Einsatz des Bundesheeres im Tschad?
Minister Darabos prüft Teilnahme an Mission
- Will sich bei "Fact-finding-Mission" ein Bild machen
- PLUS: Entsendung in den Sudan ist kein Thema

Das Bundesheer prüft, ob es an einem Militäreinsatz im Tschad teilnehmen kann. Verteidigungsminister Norbert Darabos wird nächste Woche selbst zu einer "Fact-Finding-Mission" in den Tschad fahren, um sich ein persönliches Bild zu machen, erklärte Darabos. Die weitere Vorgangsweise werde mit Außenministerin Ursula Plassnik abgesprochen, so der Verteidigungsminister.
Eine Entscheidung werde Mitte Oktober fallen.
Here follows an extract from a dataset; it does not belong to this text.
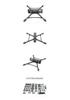 MARK4 V2 Carbon Fiber FPV Drone Frame (8/9/10 inch) for Racing & Long Endurance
Denkbar sei eine Entsendung von 50 bis 60 Soldaten - darunter möglicherweise auch Pioniere und Elitesoldaten. Die österreichischen Militäranghörigen könnten etwa bei der Trinkwasserversorgung eingesetzt werden. Ein humanitärer Einsatz im Nachbarland des Sudans entspreche der Philosophie bisheriger UNO-Einsätze des Bundesheeres und verdiene daher eine seriöse Prüfung. Eine Teilnahme an Aktionen im Sudan sei hingegen kein Thema. Darabos: "Der Sudan ist ein Fass ohne Boden."
Die geplante UNO-Mission im Tschad unter Einbindung von militärischen Kräften der EU sei für die europäische Außen- und Verteidigungspolitik eine der bisher größten Herausforderungen, sagte Außenministerin Ursula Plassnik (V) am Rande der UNO-Generalversammlung in New York. Es sei essenziell, dass die Rahmenbedingungen für ein EU-Engagement eindeutig und präzise sind, betonte sie laut Aussendung.
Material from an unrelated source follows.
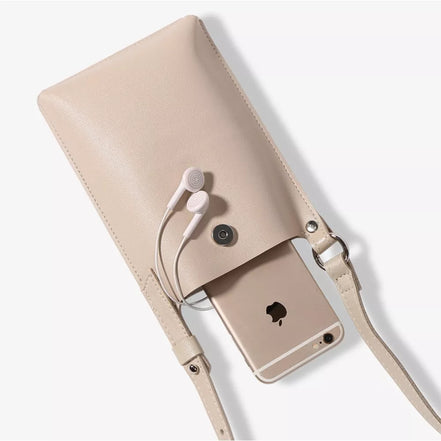 Rankinukas - piniginė per petį "New" - Rožinė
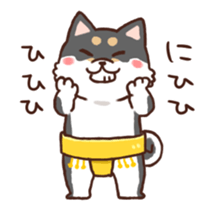 Sumo dogs sticker #8106796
In der westsudanesischen Region Darfur terrorisieren regimetreue arabische Janjaweed-Reitermilizen die ortsansässige Bevölkerung. Nach internationalen Schätzungen kamen seit 2003 mehr als eine Viertelmillion Menschen ums Leben, 2,5 Millionen wurden vertrieben, 250.000 davon flüchteten über die Grenze in das Nachbarland Tschad.
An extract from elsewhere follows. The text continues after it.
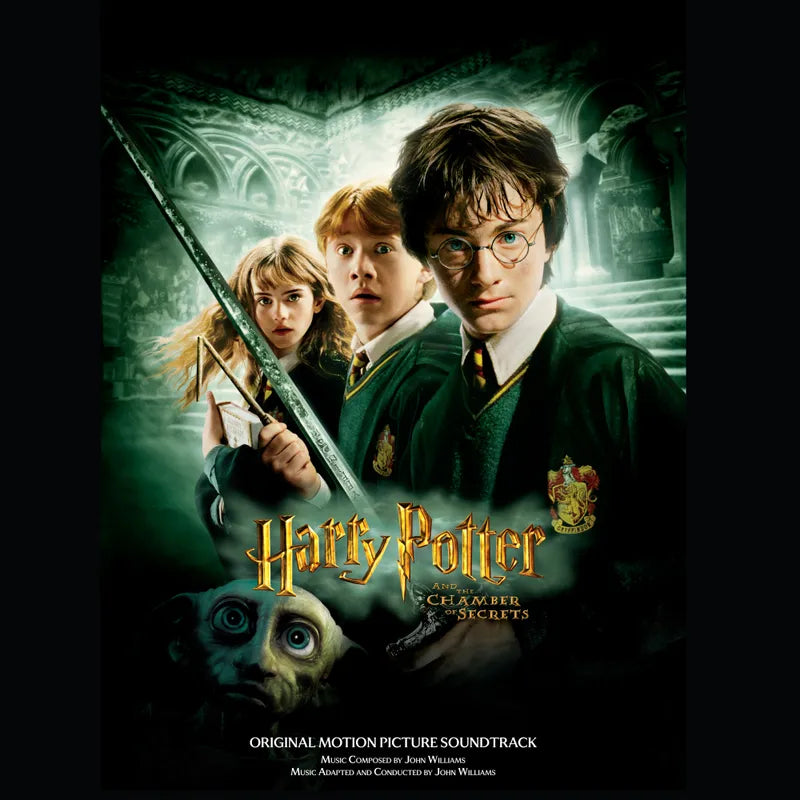 Harry Potter And The Chamber Of Secrets (Original Motion Picture Soundtrack) cover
2006 kam es fast zum Krieg zwischen dem Tschad und dem Sudan. Ein vom Sudan gesteuerter Rebellenangriff im Tschad wurde mit französischer Militärhilfe zurückgeschlagen. Die Regierung in N'Djamena hatte den Nachbarstaat beschuldigt, eine Aggression vorzubereiten, und die Staatengemeinschaft um Hilfe ersucht
Truppenstärke von bis zu 4.000 Mann
Seitens der EU ist für den Tschad eine Truppenstärke von bis zu 4.000 Mann geplant. Die Soldaten würden im Osten des Landes und in einer angrenzenden Region der Zentralafrikanischen Republik stationiert. Die Entsendung soll planmäßig bis Jahresende erfolgen. Frankreich werde das größte Kontingent stellen. Der UN-Sicherheitsrat muss dem Einsatz noch zustimmen. Danach wird die endgültige Entscheidung über das Projekt Ende des Monats von den Ministern der EU-Länder getroffen.
Im Osten des Tschads leben rund 380.000 Flüchtlinge. Die meisten haben sich vor dem Bürgerkrieg im Sudan in Sicherheit gebracht. Rund 130.000 sind jedoch Einheimische, die wegen Kämpfen zwischen verschiedenen Stämmen aus ihren Dörfern vertrieben wurden.